**Excerpt provided**
═══

I went for the chicken wings, I swear....



It was gorgeous today - nothing could have kept me from the golf course. So we rolled out there this afternoon, and found the course surprisingly empty. We go to pay for the round, and some unseen employee yells up from the back: "What are they wearing?!" With one eyebrow raised, I look at the guy behind the counter, who replies, "We're having a tournament here in about half an hour" -- as if this explains anything. Whatever, we start playing.



After a nice birdie on 3 and a killer drive on 4, I'm chipping onto the fifth green. Suddenly, I hear a cart zoom up behind me (What the hell? Can't you wait 'til we get off the goddamn hole?). Then, "Hey [giggle] you guys want anything to drink?" I glance up at Patrick, the guy I'm playing with, who is frozen - putter half out of his bag, eyes wide, jaw on the ground. I turn to see that the cart is being driven by two very buxom blondes in tiny orange shorts and skin-tight, low-cut tank tops. The Hooters Golf Tournament had begun behind us. Clearly, this was what they were waiting for in the clubhouse, and after a chuckle I informed these talented waitresses that we weren't part of the tournament.



Several times throughout the round, they would bounce (sigh, yes, bounce) across the fairway on their way to other holes. Generally, their passing was followed by "FORE!" - as some awestruck oaf found himself with more than one "wood" and in the way of someone's shot. I wonder how many of those men told their wives they were just going out for a round of golf with the guys.



Is this the kind of entertainment we can expect at the Chun Classic? ;)

Monday, April 28, 2003

WiLL THiNK fOr FOoD



i have two dollars. forget the benjamins - i've got two crispy washingtons, and that's all. i will not part with these bills unless given a drastically compelling reason.

═══

**Given task 1**
Please extract the stretch of the blog post from "Is this the" through "drastically compelling reason.", copying it word for word.
The blog post and the records after it have nothing to do with each other.

═══

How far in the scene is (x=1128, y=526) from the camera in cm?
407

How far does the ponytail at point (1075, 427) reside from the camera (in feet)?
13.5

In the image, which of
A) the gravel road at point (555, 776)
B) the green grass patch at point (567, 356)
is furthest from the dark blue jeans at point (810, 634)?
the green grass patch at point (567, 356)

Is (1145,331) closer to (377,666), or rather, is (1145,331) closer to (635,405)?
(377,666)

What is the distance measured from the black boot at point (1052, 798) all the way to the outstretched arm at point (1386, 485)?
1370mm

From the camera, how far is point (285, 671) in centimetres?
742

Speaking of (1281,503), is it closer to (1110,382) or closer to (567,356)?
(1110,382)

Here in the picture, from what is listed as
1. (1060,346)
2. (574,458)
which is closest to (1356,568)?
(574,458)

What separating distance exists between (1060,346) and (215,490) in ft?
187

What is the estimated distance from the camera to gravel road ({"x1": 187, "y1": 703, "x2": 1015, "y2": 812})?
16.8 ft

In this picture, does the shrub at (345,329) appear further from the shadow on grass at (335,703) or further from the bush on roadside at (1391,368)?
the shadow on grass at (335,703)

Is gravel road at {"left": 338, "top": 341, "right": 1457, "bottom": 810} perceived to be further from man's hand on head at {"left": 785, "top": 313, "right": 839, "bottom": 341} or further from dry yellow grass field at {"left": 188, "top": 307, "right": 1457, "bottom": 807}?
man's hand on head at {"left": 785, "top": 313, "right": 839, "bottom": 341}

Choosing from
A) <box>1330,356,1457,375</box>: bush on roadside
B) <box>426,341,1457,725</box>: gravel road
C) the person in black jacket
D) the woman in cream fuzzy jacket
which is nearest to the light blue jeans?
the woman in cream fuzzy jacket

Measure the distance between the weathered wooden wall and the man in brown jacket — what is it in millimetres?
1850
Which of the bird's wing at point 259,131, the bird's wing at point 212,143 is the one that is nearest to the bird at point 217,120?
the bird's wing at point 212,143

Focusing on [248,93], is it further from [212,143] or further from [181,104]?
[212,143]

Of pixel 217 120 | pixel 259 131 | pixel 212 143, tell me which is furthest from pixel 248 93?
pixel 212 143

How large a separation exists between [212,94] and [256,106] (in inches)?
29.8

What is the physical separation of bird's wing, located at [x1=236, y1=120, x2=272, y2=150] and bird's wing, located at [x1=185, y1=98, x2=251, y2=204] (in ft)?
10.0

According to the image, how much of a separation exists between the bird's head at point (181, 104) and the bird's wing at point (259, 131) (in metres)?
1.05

═══

**Given task 2**
Filter the records down to every line that contains the word "furthest", and copy each of those lines.

**Right answer 1**
Is this the kind of entertainment we can expect at the Chun Classic? ;)

Monday, April 28, 2003

WiLL THiNK fOr FOoD



i have two dollars. forget the benjamins - i've got two crispy washingtons, and that's all. i will not part with these bills unless given a drastically compelling reason.

**Right answer 2**
is furthest from the dark blue jeans at point (810, 634)?
Of pixel 217 120 | pixel 259 131 | pixel 212 143, tell me which is furthest from pixel 248 93?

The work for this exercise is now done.